Houeida Arraf, du mouvement Free Gaza, est catégorique : « Nous leur (les Israéliens) avons fait savoir qu'il n'y avait à bord que des civils non armés, leur demandant de ne pas recourir à la violence. » Sa collègue Greta Berlin s'étonne d'entendre le vice-ministre des Affaires étrangères Danny Ayalon parler de la présence d'armes aux mains de passagers qui ne peuvent en aucun cas prétendre lutter contre des commandos.
L'affaire n'est pas sans rappeler un incident majeur survenu au plus fort de la guerre de juin 1967. Soixante-douze heures après l'ouverture des hostilités, les vedettes et les chasseurs-bombardiers israéliens avaient pris pour cible le USS Liberty, un navire américain de « recherches techniques » soupçonné de collecter des renseignements au large du Sinaï, hors des eaux territoriales.

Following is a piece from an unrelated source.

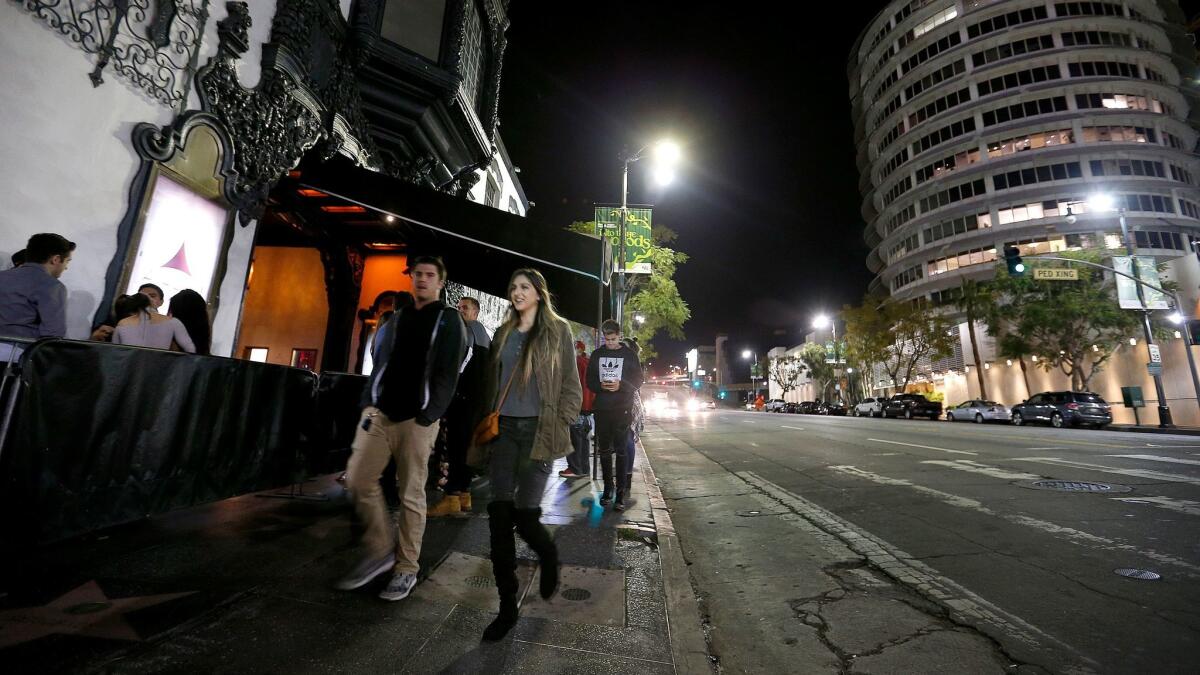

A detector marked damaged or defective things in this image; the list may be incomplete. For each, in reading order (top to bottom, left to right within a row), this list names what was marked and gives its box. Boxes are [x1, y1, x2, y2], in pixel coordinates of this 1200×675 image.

cracked asphalt [643, 391, 1200, 667]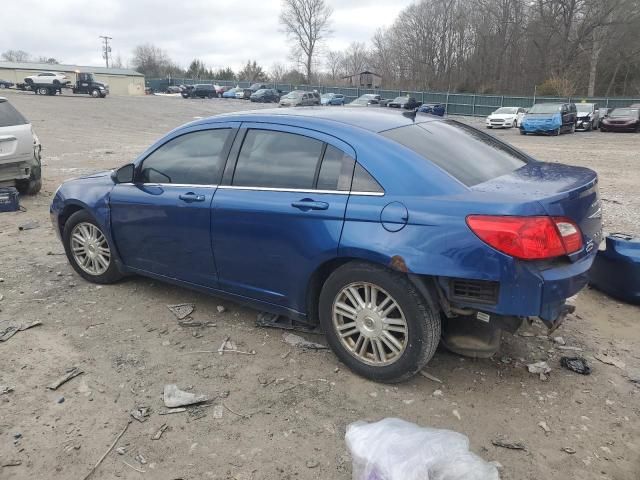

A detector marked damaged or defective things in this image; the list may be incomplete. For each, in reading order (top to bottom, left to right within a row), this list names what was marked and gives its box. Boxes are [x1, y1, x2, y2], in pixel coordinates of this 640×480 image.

wrecked vehicle [0, 95, 42, 193]
wrecked vehicle [51, 108, 604, 382]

Bilan : 34 membres d'équipage tués, 171 blessés, de graves dommages causés au bâtiment. Les enquêtes diligentées par le Pentagone et Israël avaient conclu à « une erreur », laquelle s'était soldée par le paiement, en mai 1968, d'une facture ainsi détaillée : 3 323 500 dollars aux familles des victimes, 3 566 457 dollars aux blessés. Le 18 décembre 1980, le Trésor US recevait un chèque de 6 millions alors qu'il réclamait 7 644 146 dollars pour l'unité de guerre endommagée.

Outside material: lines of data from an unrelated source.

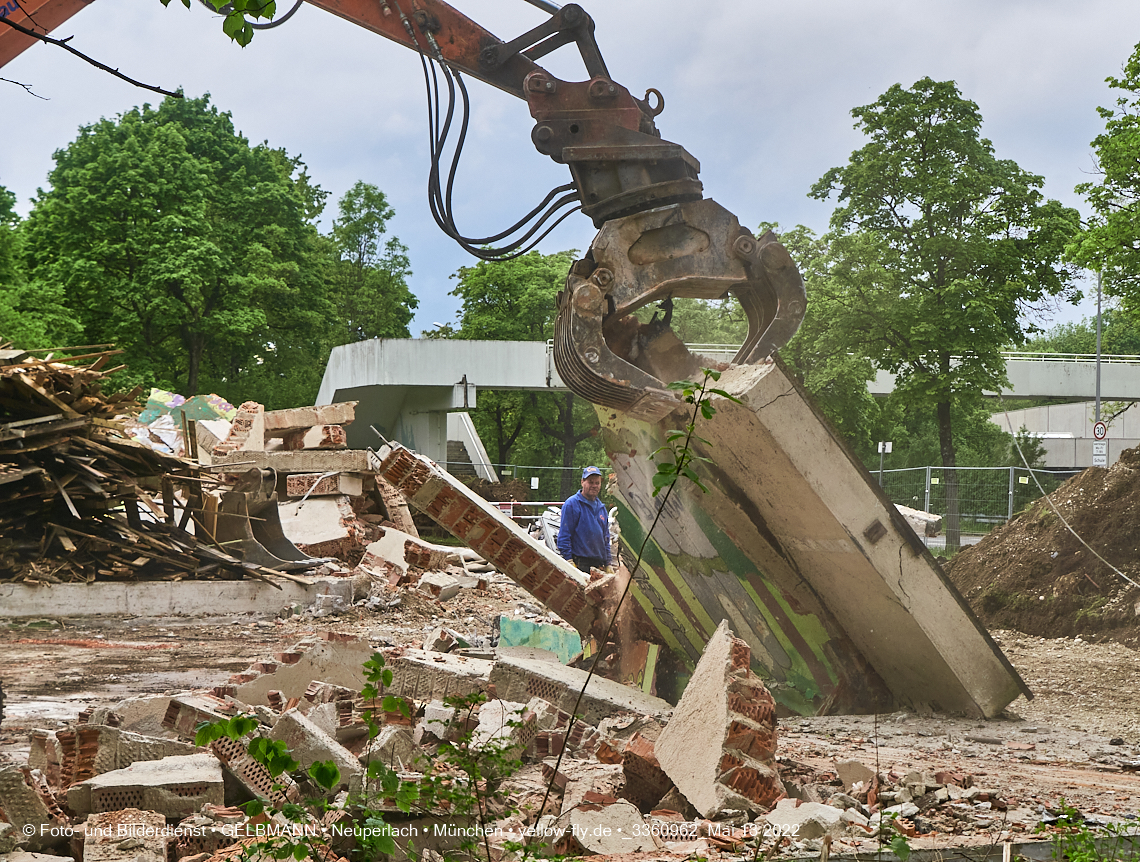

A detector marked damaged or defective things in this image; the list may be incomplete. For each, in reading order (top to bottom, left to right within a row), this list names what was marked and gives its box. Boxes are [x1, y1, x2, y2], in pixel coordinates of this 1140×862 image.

splintered wood [0, 344, 298, 583]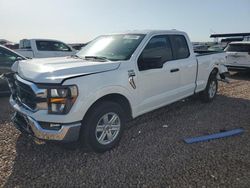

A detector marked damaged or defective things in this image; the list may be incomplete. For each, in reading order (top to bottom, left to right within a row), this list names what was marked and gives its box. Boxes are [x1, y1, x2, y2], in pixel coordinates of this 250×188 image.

crumpled hood [16, 56, 120, 83]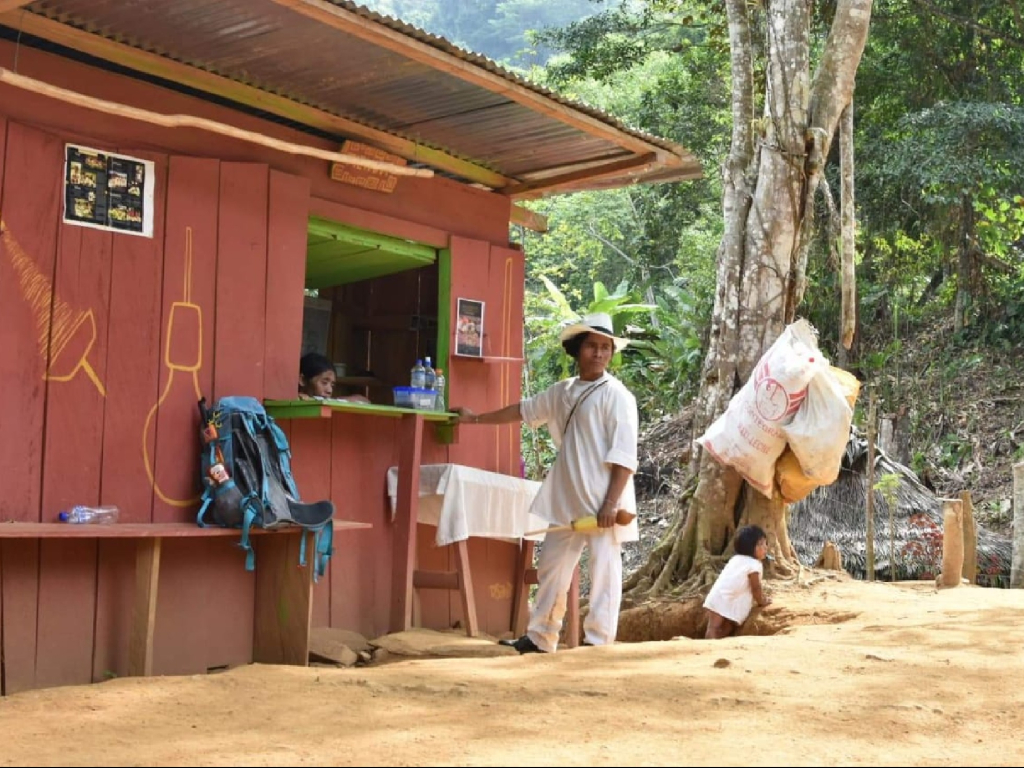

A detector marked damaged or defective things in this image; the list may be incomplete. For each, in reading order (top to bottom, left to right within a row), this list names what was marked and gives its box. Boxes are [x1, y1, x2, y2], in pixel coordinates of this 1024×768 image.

rusty roof sheet [0, 0, 700, 195]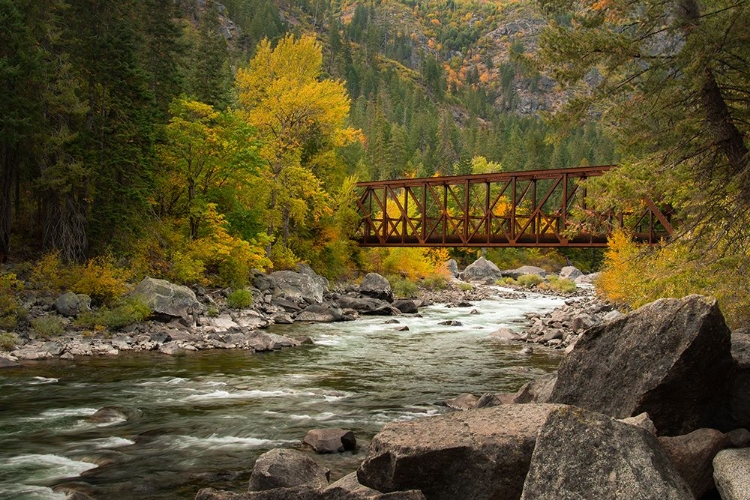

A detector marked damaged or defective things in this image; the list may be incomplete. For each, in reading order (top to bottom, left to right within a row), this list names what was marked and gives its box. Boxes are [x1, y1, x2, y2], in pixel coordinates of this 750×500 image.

rusty metal bridge [354, 166, 676, 248]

Cette fois, si leur objectif était de piéger Tel-Aviv, les organisateurs de l'expédition peuvent estimer l'avoir largement atteint. Le gouvernement de droite se retrouve une fois de plus pointé du doigt, et à un moment difficile pour lui. Benjamin Netanyahu a dû écourter sa visite au Canada et annuler sa rencontre à la Maison-Blanche. Avec Ankara, la facture risque d'être particulièrement lourde alors que viennent de se multiplier, ces dernières semaines, les signes d'irritation entre les deux parties. Une ombrelle yankee moins complaisante que par le passé, un go-between avec le monde islamique et arabe que l'on s'est plu à hérisser : décidément, le funambulisme politico-militaire, ce magasin de porcelaine, n'est pas fait pour les pachydermes.